▶ _Exercise objective_
Return each of the entries below word for word.

▶ _Data section_
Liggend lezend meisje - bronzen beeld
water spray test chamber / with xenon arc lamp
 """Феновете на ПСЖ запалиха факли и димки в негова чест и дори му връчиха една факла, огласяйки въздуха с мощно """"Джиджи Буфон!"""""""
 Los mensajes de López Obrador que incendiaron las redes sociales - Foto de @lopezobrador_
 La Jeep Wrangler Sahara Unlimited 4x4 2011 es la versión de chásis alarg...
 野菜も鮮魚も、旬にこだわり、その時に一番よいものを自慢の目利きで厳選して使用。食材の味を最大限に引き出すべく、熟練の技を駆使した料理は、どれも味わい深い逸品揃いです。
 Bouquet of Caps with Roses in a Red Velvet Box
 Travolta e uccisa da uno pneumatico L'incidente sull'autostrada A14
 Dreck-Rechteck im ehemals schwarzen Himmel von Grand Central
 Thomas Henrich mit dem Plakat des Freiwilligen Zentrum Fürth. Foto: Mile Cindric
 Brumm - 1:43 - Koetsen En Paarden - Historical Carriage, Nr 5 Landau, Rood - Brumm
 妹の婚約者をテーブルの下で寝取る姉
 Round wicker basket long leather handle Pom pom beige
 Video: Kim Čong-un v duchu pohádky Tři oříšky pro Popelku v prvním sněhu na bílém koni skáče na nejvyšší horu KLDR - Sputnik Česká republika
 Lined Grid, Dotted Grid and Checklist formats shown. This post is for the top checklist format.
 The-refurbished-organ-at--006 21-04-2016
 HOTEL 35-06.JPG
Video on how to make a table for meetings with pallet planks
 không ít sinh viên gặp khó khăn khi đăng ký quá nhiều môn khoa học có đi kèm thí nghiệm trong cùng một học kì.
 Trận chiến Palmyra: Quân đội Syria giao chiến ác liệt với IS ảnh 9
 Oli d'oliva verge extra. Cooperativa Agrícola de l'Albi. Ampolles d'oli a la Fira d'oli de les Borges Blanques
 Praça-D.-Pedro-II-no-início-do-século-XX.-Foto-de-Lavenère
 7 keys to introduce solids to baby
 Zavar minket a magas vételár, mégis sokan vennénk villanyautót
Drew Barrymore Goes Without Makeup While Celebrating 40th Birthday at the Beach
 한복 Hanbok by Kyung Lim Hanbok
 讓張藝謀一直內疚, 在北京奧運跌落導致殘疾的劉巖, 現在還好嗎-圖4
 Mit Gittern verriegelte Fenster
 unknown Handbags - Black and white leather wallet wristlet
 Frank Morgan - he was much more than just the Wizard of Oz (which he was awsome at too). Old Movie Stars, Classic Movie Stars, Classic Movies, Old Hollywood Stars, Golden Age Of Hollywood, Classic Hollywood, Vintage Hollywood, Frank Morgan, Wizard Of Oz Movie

▶ _Exercise answer_
Liggend lezend meisje - bronzen beeld
water spray test chamber / with xenon arc lamp
 """Феновете на ПСЖ запалиха факли и димки в негова чест и дори му връчиха една факла, огласяйки въздуха с мощно """"Джиджи Буфон!"""""""
 Los mensajes de López Obrador que incendiaron las redes sociales - Foto de @lopezobrador_
 La Jeep Wrangler Sahara Unlimited 4x4 2011 es la versión de chásis alarg...
 野菜も鮮魚も、旬にこだわり、その時に一番よいものを自慢の目利きで厳選して使用。食材の味を最大限に引き出すべく、熟練の技を駆使した料理は、どれも味わい深い逸品揃いです。
 Bouquet of Caps with Roses in a Red Velvet Box
 Travolta e uccisa da uno pneumatico L'incidente sull'autostrada A14
 Dreck-Rechteck im ehemals schwarzen Himmel von Grand Central
 Thomas Henrich mit dem Plakat des Freiwilligen Zentrum Fürth. Foto: Mile Cindric
 Brumm - 1:43 - Koetsen En Paarden - Historical Carriage, Nr 5 Landau, Rood - Brumm
 妹の婚約者をテーブルの下で寝取る姉
 Round wicker basket long leather handle Pom pom beige
 Video: Kim Čong-un v duchu pohádky Tři oříšky pro Popelku v prvním sněhu na bílém koni skáče na nejvyšší horu KLDR - Sputnik Česká republika
 Lined Grid, Dotted Grid and Checklist formats shown. This post is for the top checklist format.
 The-refurbished-organ-at--006 21-04-2016
 HOTEL 35-06.JPG
Video on how to make a table for meetings with pallet planks
 không ít sinh viên gặp khó khăn khi đăng ký quá nhiều môn khoa học có đi kèm thí nghiệm trong cùng một học kì.
 Trận chiến Palmyra: Quân đội Syria giao chiến ác liệt với IS ảnh 9
 Oli d'oliva verge extra. Cooperativa Agrícola de l'Albi. Ampolles d'oli a la Fira d'oli de les Borges Blanques
 Praça-D.-Pedro-II-no-início-do-século-XX.-Foto-de-Lavenère
 7 keys to introduce solids to baby
 Zavar minket a magas vételár, mégis sokan vennénk villanyautót
Drew Barrymore Goes Without Makeup While Celebrating 40th Birthday at the Beach
 한복 Hanbok by Kyung Lim Hanbok
 讓張藝謀一直內疚, 在北京奧運跌落導致殘疾的劉巖, 現在還好嗎-圖4
 Mit Gittern verriegelte Fenster
 unknown Handbags - Black and white leather wallet wristlet
 Frank Morgan - he was much more than just the Wizard of Oz (which he was awsome at too). Old Movie Stars, Classic Movie Stars, Classic Movies, Old Hollywood Stars, Golden Age Of Hollywood, Classic Hollywood, Vintage Hollywood, Frank Morgan, Wizard Of Oz Movie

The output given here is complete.